Extrait du document —

·····

73. Jusqu’ici, je le crois, j’ai rencontré votre assentiment ; peut-être ne serez-vous plus avec moi dans ce que je crois d’une impérieuse nécessité de vous dire. Il est une science dangereuse pour les femmes — une science qu’on doit les mettre en garde de toucher d’une main profane — celle de la théologie. Étrange, et lamentablement étrange ! que pendant qu’elles sont assez modestes pour douter de leurs capacités et s’arrêter sur le seuil de sciences où chaque pas est assuré et s’appuie sur des démonstrations, elles plongent la tête la première, et sans un soupçon de leur incompétence, dans cette science devant laquelle les plus grands hommes ont tremblé, où se sont égarés les plus sages. Étrange, de les voir complaisamment et orgueilleusement entasser tout ce qu’il y a de vices et de sottise en elles, d’arrogance, d’impertinence et d’aveugle incompréhension, pour en faire un seul amer paquet de myrrhe sacrée. Étrange, pour des créatures nées pour être l’Amour visible, que, là où elles peuvent le moins connaître, elles commencent avant tout par condamner et pensent se recommander elles-mêmes auprès de leur Maître, en se hissant sur les degrés de Son trône de Juge pour le partager avec Lui. Plus étrange que tout, qu’elles se croient guidées par l’Esprit du Consolateur dans des habitudes d’esprit devenues chez elles de purs éléments de désolation pour leur foyer et qu’elles osent convertir les Dieux hospitaliers du Christianisme en de vilaines idoles de leur fabrication ; poupées spirituelles qu’elles attiferont selon leur caprice, et desquelles leurs maris se détourneront avec une méprisante tristesse de peur d’être couverts d’imprécations s’ils les brisaient.

·····

Données extraites —
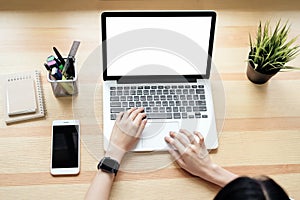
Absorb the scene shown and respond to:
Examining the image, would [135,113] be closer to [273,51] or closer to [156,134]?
[156,134]

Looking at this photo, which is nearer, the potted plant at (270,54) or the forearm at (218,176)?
the forearm at (218,176)

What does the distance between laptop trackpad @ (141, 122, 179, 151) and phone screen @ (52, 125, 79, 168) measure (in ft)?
0.55

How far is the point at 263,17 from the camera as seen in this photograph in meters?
1.24

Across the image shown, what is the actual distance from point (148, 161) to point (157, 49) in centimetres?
30

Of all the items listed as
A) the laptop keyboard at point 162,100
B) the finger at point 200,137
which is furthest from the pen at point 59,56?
the finger at point 200,137

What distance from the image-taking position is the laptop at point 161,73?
979 millimetres

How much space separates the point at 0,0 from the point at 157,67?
0.54 m

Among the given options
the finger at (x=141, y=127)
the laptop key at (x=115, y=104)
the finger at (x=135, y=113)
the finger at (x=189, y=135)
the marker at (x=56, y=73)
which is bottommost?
the finger at (x=189, y=135)

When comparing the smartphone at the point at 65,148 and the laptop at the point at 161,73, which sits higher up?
the laptop at the point at 161,73

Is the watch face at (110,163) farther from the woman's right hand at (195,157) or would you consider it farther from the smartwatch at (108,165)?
the woman's right hand at (195,157)

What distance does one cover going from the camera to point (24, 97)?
1.02 metres

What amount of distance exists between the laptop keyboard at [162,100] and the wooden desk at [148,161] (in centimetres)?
6

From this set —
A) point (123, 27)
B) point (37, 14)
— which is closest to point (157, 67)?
point (123, 27)

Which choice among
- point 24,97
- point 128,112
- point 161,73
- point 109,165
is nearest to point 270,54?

·····

Prolongez l'extrait sur les femmes et la théologie à partir de sa dernière phrase.

Réponse —
74. Je crois donc, à part cette exception, qu’une éducation de jeune fille comporte, comme classes et comme programmes, à peu près les mêmes études qu’une éducation de jeune homme, mais dirigées dans un esprit entièrement différent. Une femme, quel que soit son rang dans la vie, devrait savoir tout ce que son mari aura vraisemblablement à savoir, mais elle doit le savoir d’une autre manière. Lui doit posséder les principes, et pouvoir approfondir sans cesse, là où elle n’aura que des notions générales et d’un usage quotidien et pratique. Non qu’il ne puisse être souvent plus sage pour les hommes d’apprendre les choses selon cette méthode en quelque sorte féminine, pour les besoins de chaque jour, et d’aller chercher de préférence les instruments de discipline et de formation de leurs esprits dans les études spéciales qui, plus tard, pourront leur servir dans leur profession. Mais d’une manière générale un homme devrait savoir toute langue ou toute science qu’il apprend, à fond ; — tandis qu’une femme devrait savoir de la même langue ou science seulement ce qu’il lui faut pour être capable de sympathiser avec les joies de son mari et avec celles de ses meilleurs amis.

75. Cependant, remarquez-le, elle ne doit toucher à aucune étude qu’avec une exactitude exquise. Il y a une immense différence entre des connaissances élémentaires et des connaissances superficielles, entre un ferme commencement et un infirme essai de tout embrasser. Une femme aidera toujours son mari par ce qu’elle sait, si peu de chose qu’elle sache ; mais par ce qu’elle sait à moitié ou de travers, elle ne fera que l’agacer. Et en réalité s’il devait y avoir quelque différence entre une éducation de fille et une de garçon, je dirais que des deux la jeune fille devrait être dirigée plus tôt, comme son intelligence mûrit plus vite, vers les sujets profonds et graves ; que le genre de littérature qui lui convient est non pas plus frivole, mais au contraire moins déterminé en vue d’ajouter des qualités de patience et de sérieux à ses dons naturels de piquante pénétration de pensée et de vivacité d’esprit ; et aussi de la maintenir à une altitude et dans une pureté de pensée très grandes. Je n’entre maintenant dans aucune question de choix de livres. Assurons-nous seulement qu’ils ne tombent pas en tas sur ses genoux du paquet du cabinet de lecture, humides encore de la dernière et légère écume de la fontaine de la folie.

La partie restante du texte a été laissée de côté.